Ajoutons encore que l’analyse keynésienne reposait sur l’hypothèse du revenu courant : les changements de consommation de la courte période dépendaient des variations du seul revenu courant. Or, des auteurs, à l’instar de J. S. Duesenberry, ont montré que le niveau de consommation atteint pendant une période donnée dépend non seulement du revenu courant mais aussi du niveau le plus élevé atteint pendant la période précédente. Il s’ensuit qu’au cours d’une crise économique ou d’une récession, les consommateurs s’efforcent de défendre le genre de vie précédemment adopté.

Cette persistance des habitudes de consommation se traduit en période de baisse conjoncturelle de pouvoir d’achat par une augmentation de la propension marginale à consommer. La consommation ne suit pas proportionnellement la baisse du revenu. C’est ce que l’on appelle l’effet Cliquet.

Par conséquent et pour répondre à la question posée nouspouvons affirmer que dans les conditions présentes marquées par les restrictions budgétaires, par la dépréciation de la valeur du dinar, du renchérissement largement perceptible des produits de large consommation, les ménages ne pourront en toute logique dégager une épargne importante conséquemment à la baisse sensible de la propension marginale à l’épargne.
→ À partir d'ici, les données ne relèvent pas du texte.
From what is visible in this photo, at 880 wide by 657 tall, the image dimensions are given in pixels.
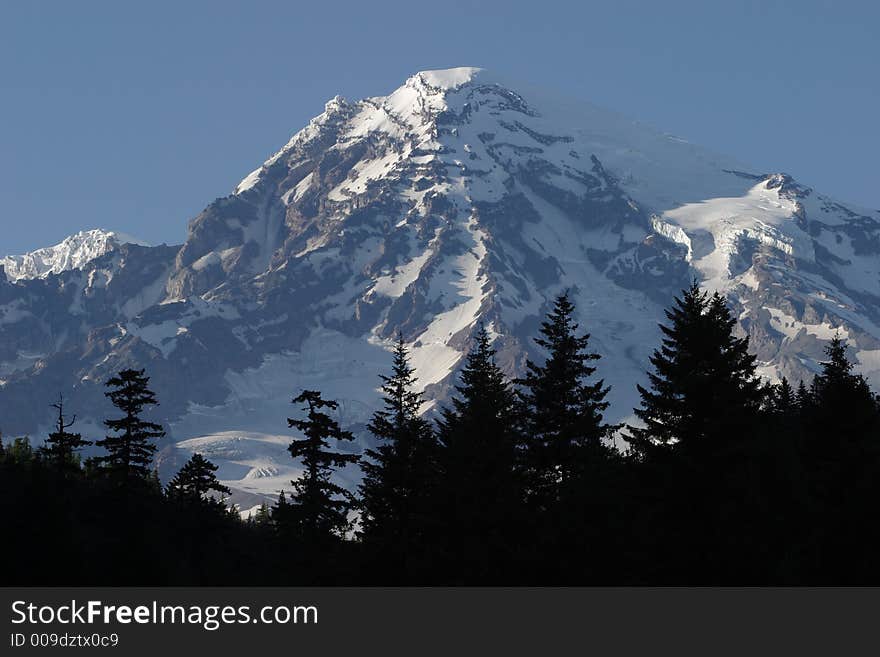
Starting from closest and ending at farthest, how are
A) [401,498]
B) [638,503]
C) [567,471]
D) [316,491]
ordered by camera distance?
1. [638,503]
2. [401,498]
3. [567,471]
4. [316,491]

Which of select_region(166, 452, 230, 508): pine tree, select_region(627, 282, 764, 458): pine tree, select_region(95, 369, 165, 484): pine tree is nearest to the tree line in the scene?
select_region(627, 282, 764, 458): pine tree

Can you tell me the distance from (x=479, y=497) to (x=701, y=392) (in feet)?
27.5

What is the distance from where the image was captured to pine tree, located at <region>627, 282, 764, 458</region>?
4625cm

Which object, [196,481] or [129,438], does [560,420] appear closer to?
[129,438]

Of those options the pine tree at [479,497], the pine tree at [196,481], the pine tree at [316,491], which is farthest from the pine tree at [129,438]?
the pine tree at [479,497]

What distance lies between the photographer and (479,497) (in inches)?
1775

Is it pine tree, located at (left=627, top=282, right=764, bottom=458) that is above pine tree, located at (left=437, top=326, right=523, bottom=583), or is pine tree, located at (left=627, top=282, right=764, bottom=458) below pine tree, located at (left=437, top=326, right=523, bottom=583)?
above

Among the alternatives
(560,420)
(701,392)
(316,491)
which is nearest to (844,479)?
(701,392)

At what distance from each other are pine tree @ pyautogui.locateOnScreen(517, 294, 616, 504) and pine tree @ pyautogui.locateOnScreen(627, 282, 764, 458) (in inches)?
239

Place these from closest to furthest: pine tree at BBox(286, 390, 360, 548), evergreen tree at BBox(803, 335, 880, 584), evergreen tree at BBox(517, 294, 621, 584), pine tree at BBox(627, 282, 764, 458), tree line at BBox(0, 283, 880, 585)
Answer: evergreen tree at BBox(803, 335, 880, 584) → tree line at BBox(0, 283, 880, 585) → evergreen tree at BBox(517, 294, 621, 584) → pine tree at BBox(627, 282, 764, 458) → pine tree at BBox(286, 390, 360, 548)

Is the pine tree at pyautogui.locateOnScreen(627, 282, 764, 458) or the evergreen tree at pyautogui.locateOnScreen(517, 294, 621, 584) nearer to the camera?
the evergreen tree at pyautogui.locateOnScreen(517, 294, 621, 584)

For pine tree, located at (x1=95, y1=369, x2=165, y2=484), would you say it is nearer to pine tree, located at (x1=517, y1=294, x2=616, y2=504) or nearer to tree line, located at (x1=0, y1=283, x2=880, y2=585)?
tree line, located at (x1=0, y1=283, x2=880, y2=585)
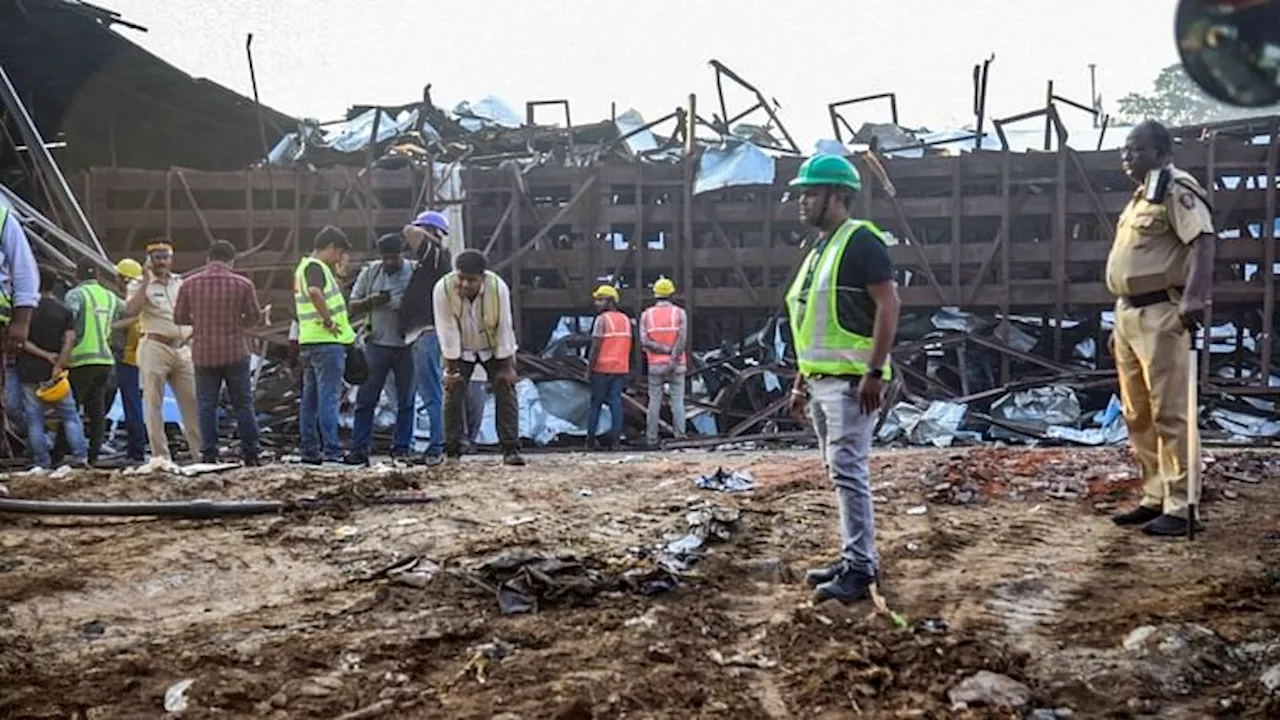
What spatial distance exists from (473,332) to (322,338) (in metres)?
1.21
Ceci étant, concernant les détenteurs de hauts revenus, pour se prémunir face à l’incertitude économique mais aussi politique inhérente à la crise et son cortège néfaste de conséquences qui engendre inéluctablement l’inflation, et donc la détérioration du dinar algérien, beaucoup vendent leurs biens pour acheter à l’étranger.

Egalement, beaucoup de ménages placent leur argent épargné dans les valeurs refuges : or, devises et biens immobiliers ou durables. Par conséquent, les perspectives d’une mobilisation productive de l’épargne des ménages ne sont guère envisageables à terme.

L’incertitude économique ne risque-t-elle pas d’aggraver la situation de cette catégorie sociale ?

On parle désormais beaucoup de la classe moyenne en Algérie et pourtant très peu de recherches académiques lui sont consacrées.

Des études permettant de cerner cette classe moyenne, non seulement par des indicateurs qualitatifs, mais aussi statistiques, ou précisément économiques dans la mesure où en l’absence de définition objective et consensuelle, on s’accorde sur plusieurs découpages selon différents critères qui ont chacun leur pertinence : le revenu, la profession et le sentiment d’appartenance…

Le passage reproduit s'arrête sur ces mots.